**Task prompt:**
Copy from the soil research project text the part starting with "We have started" and going on through "strains under study.", word for word.

**Provided passage:**
BEGIN

We have started a collaboration with the company Ceres-Biotics, which works on the development of biostimulant formulations for agriculture.
Neiker’s work in collaboration with Ceres-Biotics will be to test the effect of different inoculations on soil health, through the measurement of a variety of parameters related to the activity, biomass and diversity of soil microbial communities. General parameters will be measured, but also specific parameters related to the potentiality of the strains under study.

NANORRIZORREM

We are about to start a new experiment on rhizoremediation of contaminated soil. Brassica juncea plants will be grown, under controlled Phytotron conditions, in soil simultaneously contaminated with metals and organic compounds.  Different amendments (chicken manure, horse manure, etc.) will be used to both facilitate plant growth and stimulate the rate of contaminant degradation by rhizosphere microbial communities (i.e., bioremediation through biostimulation). In addition, bacterial strains isolated from the contaminated soil will be initially selected according to their (i) contaminant degradation potential and (ii) plant growth-promoting traits. A consortium of these strains will then be used for bioaugmentation purposes. Finally, apart from the reduction in the concentrations of the target contaminants, we will study the recovery of soil health, using a variety of physicochemical and microbial indicators of soil functioning, as a result of the application of the abovementioned rhizoremediation strategies.

END

**Data segment:**
BEGIN

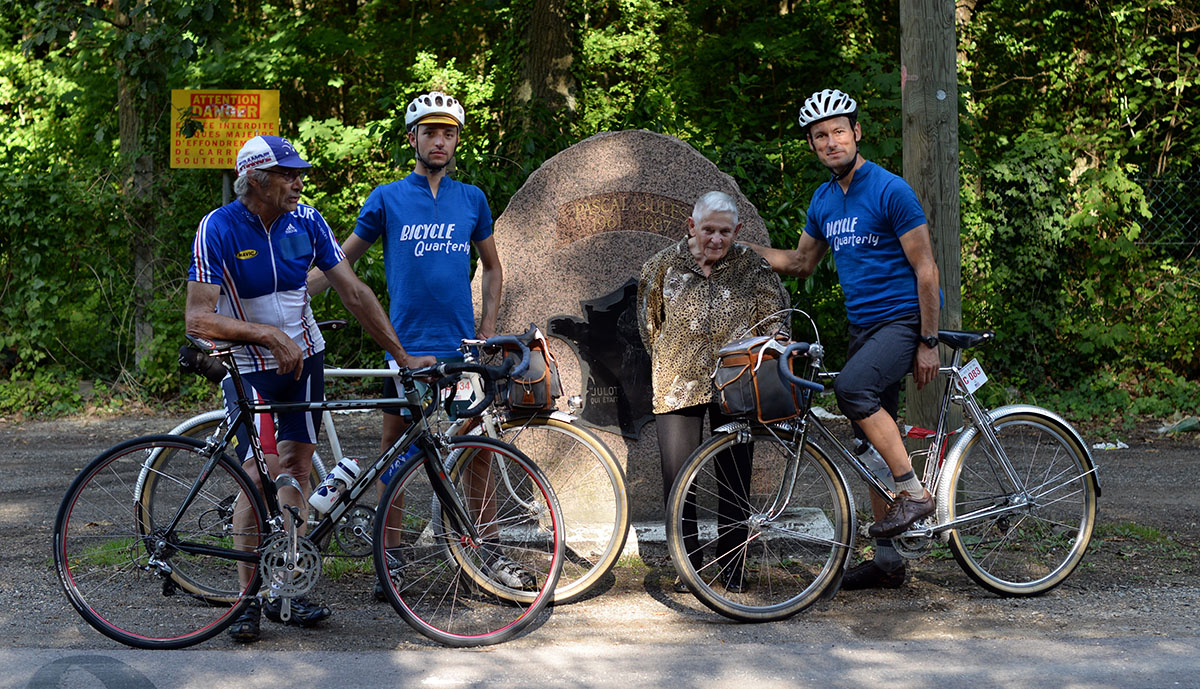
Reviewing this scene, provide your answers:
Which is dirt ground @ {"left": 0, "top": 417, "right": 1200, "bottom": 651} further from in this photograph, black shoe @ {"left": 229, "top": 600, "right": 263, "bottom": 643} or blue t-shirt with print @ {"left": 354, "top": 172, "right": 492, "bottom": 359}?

END

**Task solution:**
We have started a collaboration with the company Ceres-Biotics, which works on the development of biostimulant formulations for agriculture.
Neiker’s work in collaboration with Ceres-Biotics will be to test the effect of different inoculations on soil health, through the measurement of a variety of parameters related to the activity, biomass and diversity of soil microbial communities. General parameters will be measured, but also specific parameters related to the potentiality of the strains under study.